摘要

In this study, the authors incorporate an operational-like irrigation scheme into the Noah land surface model as part of the Weather Research and Forecasting Model (WRF). A series of simulations, with and without irrigation, is conducted over the Southern Great Plains (SGP) for an extremely dry (2006) and wet (2007) year. The results show that including irrigation reduces model bias in soil moisture and surface latent heat (LH) and sensible heat (SH) fluxes, especially during a dry year. Irrigation adds additional water to the surface, leading to changes in the planetary boundary layer. The increase in soil moisture leads to increases in the surface evapotranspiration and near-surface specific humidity but decreases in the SH and surface temperature. Those changes are local and occur during daytime. There is an irrigation-induced decrease in both the lifting condensation level (Z(LCL)) and mixed-layer depth. The decrease in Z(LCL) is larger than the decrease in mixed-layer depth, suggesting an increasing probability of shallow clouds.
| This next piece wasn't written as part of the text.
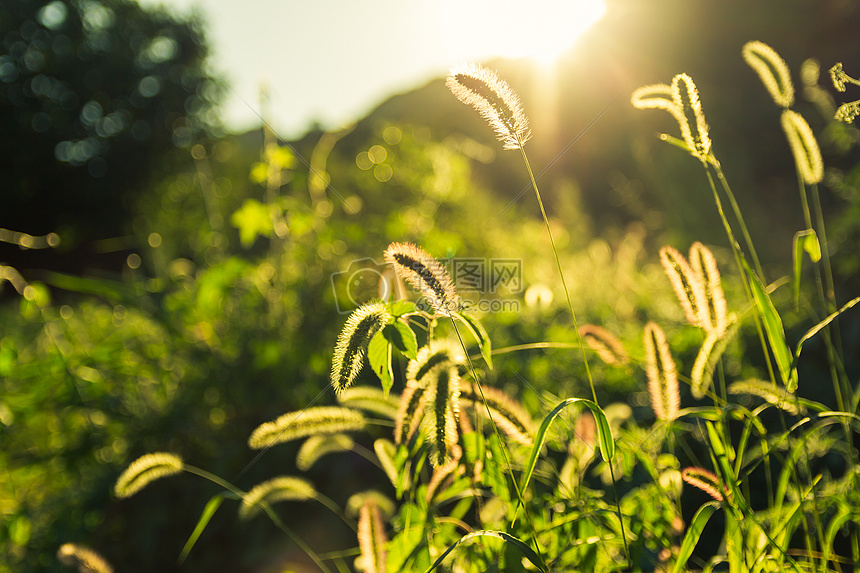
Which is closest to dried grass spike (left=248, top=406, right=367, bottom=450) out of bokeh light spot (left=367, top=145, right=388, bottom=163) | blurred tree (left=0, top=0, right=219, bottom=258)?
bokeh light spot (left=367, top=145, right=388, bottom=163)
The simulated changes in precipitation induced by irrigation are highly variable in space, and the average precipitation over the SGP region only slightly increases. A high correlation is found among soil moisture, SH, and Z(LCL). Larger values of soil moisture in the irrigated simulation due to irrigation in late spring and summer persist into the early fall, suggesting that irrigation-induced soil memory could last a few weeks to months. The results demonstrate the importance of irrigation parameterization for climate studies and improve the process-level understanding on the role of human activity in modulating land-air-cloud interactions.